■ Passage provided:
MTA Hopes to Provide One Last Run of 1960s-era Subway Cars, Before They are Put on Display at NY Transit Museum

By Yehudit Garmaise

The final runs of four vintage subway cars from the 1960s, called R32s or “Brightliners,” that the Metropolitan Transportation Authority (MTA) was planning to give final runs on four consecutive, starting last Sunday, Dec. 19., sadly might have to be called off after a vandal kicked in one of the cars’ seats, which of course, are not irreplaceable. 

“If at any time, for any reason the train crew deems it necessary to take the train out of service, they will do so immediately and all future retirement runs of the R32s will be canceled,” New York Transit Museum director Concetta Bencivenga wrote in an email last week, according to the NYDaily News.

After the Brightliners’ final trips, they are headed to the New York Transit Museum, which is located at 99 Schermerhorn St. in Brooklyn, where they will be put on display.

While the Brightliners were the first large fleet of mass-produced stainless-steel cars the MTA purchased, the sleek, modern, and stylish vintage cars are the last ones to feature front windows through which passengers can look. 

The MTA started to take the Brightliners out of service in 2002, and a few years later, the MTA introduced its New Technology Trains, which originally all included in every car, although many are now missing: three quite helpful, light-emitting diode (LED) screens that are supposed to display each train’s route and the next ten stations at which it will stop.

■ Work order 1: Rewrite the paragraph of the article on the R32 subway cars that begins "The MTA started to take the Brightliners out of service" in fewer words, keeping its main facts.
■ Work order 2: Write a continuation of the article about the retirement runs of the R32 subway cars, starting after its final sentence.
The rows that come next were taken from a different source.

■ Provided information:

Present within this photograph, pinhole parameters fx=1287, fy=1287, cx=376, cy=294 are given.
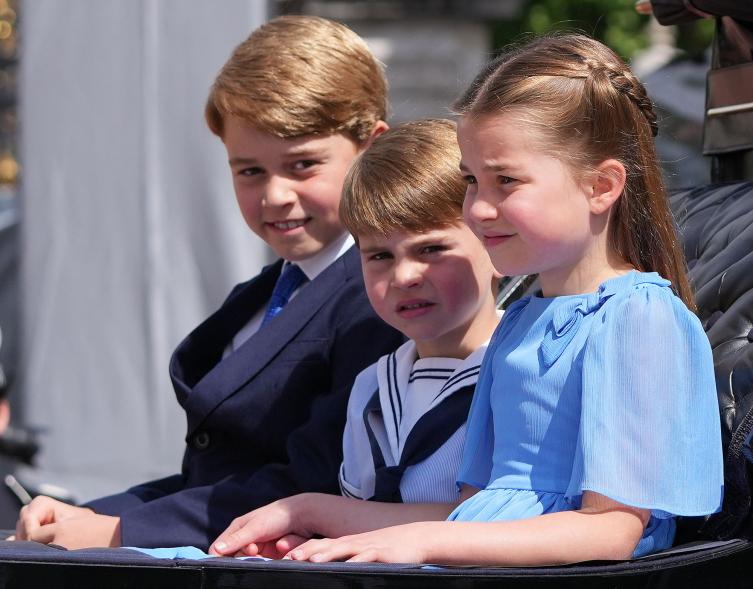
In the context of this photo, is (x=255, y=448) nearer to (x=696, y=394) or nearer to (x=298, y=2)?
(x=696, y=394)

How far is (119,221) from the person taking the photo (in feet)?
15.9

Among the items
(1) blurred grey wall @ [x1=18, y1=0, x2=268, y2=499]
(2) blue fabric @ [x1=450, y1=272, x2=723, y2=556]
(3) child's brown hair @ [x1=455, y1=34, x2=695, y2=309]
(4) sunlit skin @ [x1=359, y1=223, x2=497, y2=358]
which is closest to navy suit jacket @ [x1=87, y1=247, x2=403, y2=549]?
(4) sunlit skin @ [x1=359, y1=223, x2=497, y2=358]

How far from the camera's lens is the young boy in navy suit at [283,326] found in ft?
6.64

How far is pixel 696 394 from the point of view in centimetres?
150

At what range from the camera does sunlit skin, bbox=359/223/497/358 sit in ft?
6.01

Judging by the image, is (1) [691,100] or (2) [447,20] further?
(2) [447,20]

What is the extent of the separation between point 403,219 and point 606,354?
1.43 ft

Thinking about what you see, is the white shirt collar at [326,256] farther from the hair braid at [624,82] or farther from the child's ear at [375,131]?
the hair braid at [624,82]

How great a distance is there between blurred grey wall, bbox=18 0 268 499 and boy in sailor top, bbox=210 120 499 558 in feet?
9.19

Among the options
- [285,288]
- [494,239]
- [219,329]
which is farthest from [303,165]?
[494,239]

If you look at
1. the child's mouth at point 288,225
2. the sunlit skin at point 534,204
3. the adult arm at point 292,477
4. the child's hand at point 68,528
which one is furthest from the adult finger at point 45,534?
the sunlit skin at point 534,204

■ Answer 1: The MTA began retiring the Brightliners in 2002. A few years later it introduced New Technology Trains, each car of which originally had three LED screens meant to show the train's route and its next ten stops. Many of those screens are now missing.

■ Answer 2:
Instead of relegating the majority of the old subway cars to sit in landfills: most of the old train cars were sunk in the Atlantic Ocean to provide man-made supports for the thousands of species of ocean plants and sea animals, such as barnacles, corals, sponges, clams, bryozoans, and hydroids require hard surfaces to cling to and to complete their life cycles. 

In bodies of water that have few naturally occurring reefs, old man-made structures, such as shipwrecks, decommissioned military vehicles, oil rigs, sculptures, and even old subway cars can ease the pressure on naturally-occuring reefs and become places on which corals and other sea creatures can build new homes.

As the invertebrate sea creatures thrive, they send energy and life up the food chain and provide biological growth that creates additional habitats and provides more sustenance for snappers, groupers, mackerels, sharks, and other fish species. 

When cities donate old large, man-made objects to Artificial Reefs, otherwise unused objects can be used underwater to revitalize parts of oceans into hotbeds of wildlife that send life to the water’s surfaces.